Be careful what you wish for.
We have been on our walk.
The walk was planned with some other old people who were all in my class at school. The idea was that we would all get fitter and not die soon of fat-and-lazy related diseases, which is an ever-present danger in my case.
This shows how much I have changed since I was at school, when I would never, ever, ever have voluntarily gone on a thirteen mile walk no matter what the promised health benefits, which also goes to show that you do not necessarily get wiser with age.
Because of working and sleeping late we didn’t arrive until the middle of the day, so instead of walking twenty six miles we only walked thirteen.
I think I am going to collapse.
We did not dive out of bed with any great enthusiasm this morning, because we had actually only managed five hours sleep in the end, and it was not easy to feel excited about anything under those circumstances.
We felt better after the second coffee, and eventually set off, having loaded hats and coats and everything else we could possibly think of into the car, and left the children with a long list of anxieties and promises that they would look after themselves and one another and the dogs, and not forget to go to work or put wood on the fire, which they listened to with astounding lack of interest.
We were about half an hour away from home when Number Two Daughter sent me a text telling me they had burnt the house down, presumably by way of reassurance.
We met everybody at a pub where they were having a self-congratulatory lunch, having already walked for miles and miles, and we set off behind them into the hills.
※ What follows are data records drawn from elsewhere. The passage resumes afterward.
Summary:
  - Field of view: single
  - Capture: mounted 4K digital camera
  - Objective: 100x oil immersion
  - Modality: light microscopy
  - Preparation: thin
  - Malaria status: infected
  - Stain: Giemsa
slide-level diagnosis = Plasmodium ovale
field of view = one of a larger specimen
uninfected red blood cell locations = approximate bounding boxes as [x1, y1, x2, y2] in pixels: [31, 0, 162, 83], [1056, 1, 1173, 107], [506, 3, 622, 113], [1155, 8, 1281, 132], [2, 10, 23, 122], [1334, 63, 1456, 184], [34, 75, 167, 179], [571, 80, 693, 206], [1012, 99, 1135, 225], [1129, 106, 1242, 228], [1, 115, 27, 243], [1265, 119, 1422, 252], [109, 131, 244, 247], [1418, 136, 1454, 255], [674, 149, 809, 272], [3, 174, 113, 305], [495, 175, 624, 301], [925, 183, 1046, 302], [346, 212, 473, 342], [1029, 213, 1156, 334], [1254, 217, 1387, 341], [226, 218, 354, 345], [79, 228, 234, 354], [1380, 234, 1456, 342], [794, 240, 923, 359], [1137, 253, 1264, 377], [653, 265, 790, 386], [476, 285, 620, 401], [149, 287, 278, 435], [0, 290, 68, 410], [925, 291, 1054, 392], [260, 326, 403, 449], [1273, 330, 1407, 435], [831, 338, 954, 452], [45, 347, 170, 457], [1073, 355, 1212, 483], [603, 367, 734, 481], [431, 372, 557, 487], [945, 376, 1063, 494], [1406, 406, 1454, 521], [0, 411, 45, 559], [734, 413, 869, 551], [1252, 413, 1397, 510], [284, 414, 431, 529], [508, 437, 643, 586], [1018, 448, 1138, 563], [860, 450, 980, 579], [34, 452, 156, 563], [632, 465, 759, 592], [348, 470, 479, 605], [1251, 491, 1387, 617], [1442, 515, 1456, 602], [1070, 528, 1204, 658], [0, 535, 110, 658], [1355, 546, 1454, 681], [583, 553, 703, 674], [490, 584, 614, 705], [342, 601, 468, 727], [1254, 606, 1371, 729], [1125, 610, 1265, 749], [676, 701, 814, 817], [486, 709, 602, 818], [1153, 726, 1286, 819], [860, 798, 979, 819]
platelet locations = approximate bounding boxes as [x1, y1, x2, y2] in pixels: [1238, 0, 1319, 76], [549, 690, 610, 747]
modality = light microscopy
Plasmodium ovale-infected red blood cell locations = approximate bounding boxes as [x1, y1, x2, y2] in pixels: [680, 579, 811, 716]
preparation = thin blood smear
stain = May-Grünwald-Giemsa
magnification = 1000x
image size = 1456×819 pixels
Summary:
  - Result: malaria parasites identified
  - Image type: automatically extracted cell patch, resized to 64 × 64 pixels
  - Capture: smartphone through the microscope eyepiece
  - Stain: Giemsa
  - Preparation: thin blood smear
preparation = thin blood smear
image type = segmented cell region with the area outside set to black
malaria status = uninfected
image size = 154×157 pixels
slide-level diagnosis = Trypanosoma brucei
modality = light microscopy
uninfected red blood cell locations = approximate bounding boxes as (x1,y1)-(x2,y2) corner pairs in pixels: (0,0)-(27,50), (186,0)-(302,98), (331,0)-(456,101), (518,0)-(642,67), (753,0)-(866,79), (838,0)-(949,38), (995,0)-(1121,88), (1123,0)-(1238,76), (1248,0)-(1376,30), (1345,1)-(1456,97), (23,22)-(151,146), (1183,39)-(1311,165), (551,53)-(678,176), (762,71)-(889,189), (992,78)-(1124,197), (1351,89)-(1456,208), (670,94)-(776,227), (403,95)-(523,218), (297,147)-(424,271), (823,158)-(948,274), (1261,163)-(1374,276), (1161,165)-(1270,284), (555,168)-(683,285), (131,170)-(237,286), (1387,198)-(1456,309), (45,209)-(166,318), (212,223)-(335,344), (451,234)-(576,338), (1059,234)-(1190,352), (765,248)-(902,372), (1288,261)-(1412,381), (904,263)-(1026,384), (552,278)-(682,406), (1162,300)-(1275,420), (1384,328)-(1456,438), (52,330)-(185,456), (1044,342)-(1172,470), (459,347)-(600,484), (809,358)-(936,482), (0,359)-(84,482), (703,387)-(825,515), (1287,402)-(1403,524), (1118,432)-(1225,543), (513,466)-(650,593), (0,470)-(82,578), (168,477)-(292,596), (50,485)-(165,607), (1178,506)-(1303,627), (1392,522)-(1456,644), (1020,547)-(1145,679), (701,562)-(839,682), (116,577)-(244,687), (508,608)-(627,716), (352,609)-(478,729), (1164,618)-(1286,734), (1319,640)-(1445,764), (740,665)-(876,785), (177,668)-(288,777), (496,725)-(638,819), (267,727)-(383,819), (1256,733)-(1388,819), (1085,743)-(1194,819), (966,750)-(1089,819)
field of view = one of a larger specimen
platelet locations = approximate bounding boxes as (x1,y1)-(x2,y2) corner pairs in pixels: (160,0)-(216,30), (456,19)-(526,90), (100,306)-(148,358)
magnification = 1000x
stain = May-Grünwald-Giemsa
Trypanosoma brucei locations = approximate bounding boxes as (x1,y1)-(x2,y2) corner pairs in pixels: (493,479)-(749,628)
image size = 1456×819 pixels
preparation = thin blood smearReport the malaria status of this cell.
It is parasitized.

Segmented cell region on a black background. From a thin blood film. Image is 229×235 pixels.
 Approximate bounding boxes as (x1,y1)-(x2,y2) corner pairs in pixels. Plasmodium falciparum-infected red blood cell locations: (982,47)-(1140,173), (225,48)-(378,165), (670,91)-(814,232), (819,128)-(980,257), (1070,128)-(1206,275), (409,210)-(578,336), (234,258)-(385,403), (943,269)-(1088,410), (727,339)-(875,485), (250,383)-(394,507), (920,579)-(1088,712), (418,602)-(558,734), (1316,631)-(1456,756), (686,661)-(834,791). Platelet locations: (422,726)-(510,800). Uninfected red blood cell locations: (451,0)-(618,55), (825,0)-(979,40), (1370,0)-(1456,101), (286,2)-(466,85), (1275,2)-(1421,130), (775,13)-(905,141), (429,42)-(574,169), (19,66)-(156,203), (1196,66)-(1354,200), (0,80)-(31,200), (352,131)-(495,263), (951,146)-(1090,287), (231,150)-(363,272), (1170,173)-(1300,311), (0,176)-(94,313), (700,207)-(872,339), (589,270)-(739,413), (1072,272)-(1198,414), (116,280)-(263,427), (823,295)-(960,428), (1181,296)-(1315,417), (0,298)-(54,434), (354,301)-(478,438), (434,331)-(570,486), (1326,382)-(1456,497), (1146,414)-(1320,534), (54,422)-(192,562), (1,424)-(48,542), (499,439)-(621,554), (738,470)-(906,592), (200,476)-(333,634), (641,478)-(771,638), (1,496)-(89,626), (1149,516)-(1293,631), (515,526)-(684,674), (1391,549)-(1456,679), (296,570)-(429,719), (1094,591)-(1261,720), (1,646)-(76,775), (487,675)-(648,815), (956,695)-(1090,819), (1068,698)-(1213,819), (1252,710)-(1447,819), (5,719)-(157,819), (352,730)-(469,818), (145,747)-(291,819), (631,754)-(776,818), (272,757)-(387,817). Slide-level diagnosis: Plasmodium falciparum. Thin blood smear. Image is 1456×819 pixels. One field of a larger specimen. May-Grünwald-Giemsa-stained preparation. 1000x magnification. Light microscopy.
It is a bleak sort of place, occupied only by sheep and the least sociable sort of farmers, and we trekked through mud and little streams and over stiles and through puddles full of frogspawn, until we got tired.
The thing was that we kept on walking even after we had got tired.
It was a remarkably nice day, cool and dry and cloudy enough not to be hot.
We walked on and on.
By the time we got to some of the bigger hills I was puffing and panting quite a lot, and my feet were beginning to regret the absence of slippers.
We walked and walked.
After a while my legs began to ache as well as my feet, and I became aware of terrible stabbing pains in my heels.
I took my boots off when we stopped, as it happens at the top of an enormous mountain, expecting that they would be full of blood and bits of grated skin, but they weren’t. There was a small pink patch on the back of my heel.
We walked on and on.
My legs and my feet hurt and I knew I had worn my joints down so badly that I would need a hip replacement five years sooner. I listened to snatches of conversations around me, because of not having any spare breath to talk myself, which encouraged me to keep up because of not wanting to miss anything.
By the end of the walk it was becoming dusk. Somebody very kindly gave us a lift to collect our car, and I collapsed groaning into the passenger seat.
Mark drove, which was terribly brave, because he had walked the whole way with his sore-tendon knee.
We all went for a celebratory pizza together afterwards, which was nice. I do like being together with those people, because they are my contemporaries and have already seen me at my most confused and hopeless, so I do not need to pretend to be a natural sophisticate or an incisive wit, because they all know perfectly well that I am not. They have got plenty memories of me when I was fourteen and incapable of understanding calculus and with hormonal grease oozing from my teenage pores.
Eventually we had to leave quite early because I had had a large glass of red wine and was starting to fall asleep.
We stopped at a service station because I needed to go in for a wee.
My legs seemed to have lost their capacity to perform any useful function. I could barely get out of the car and stagger to the door.
I am not at all sure that this was a good idea.
I am not looking forward to the morning.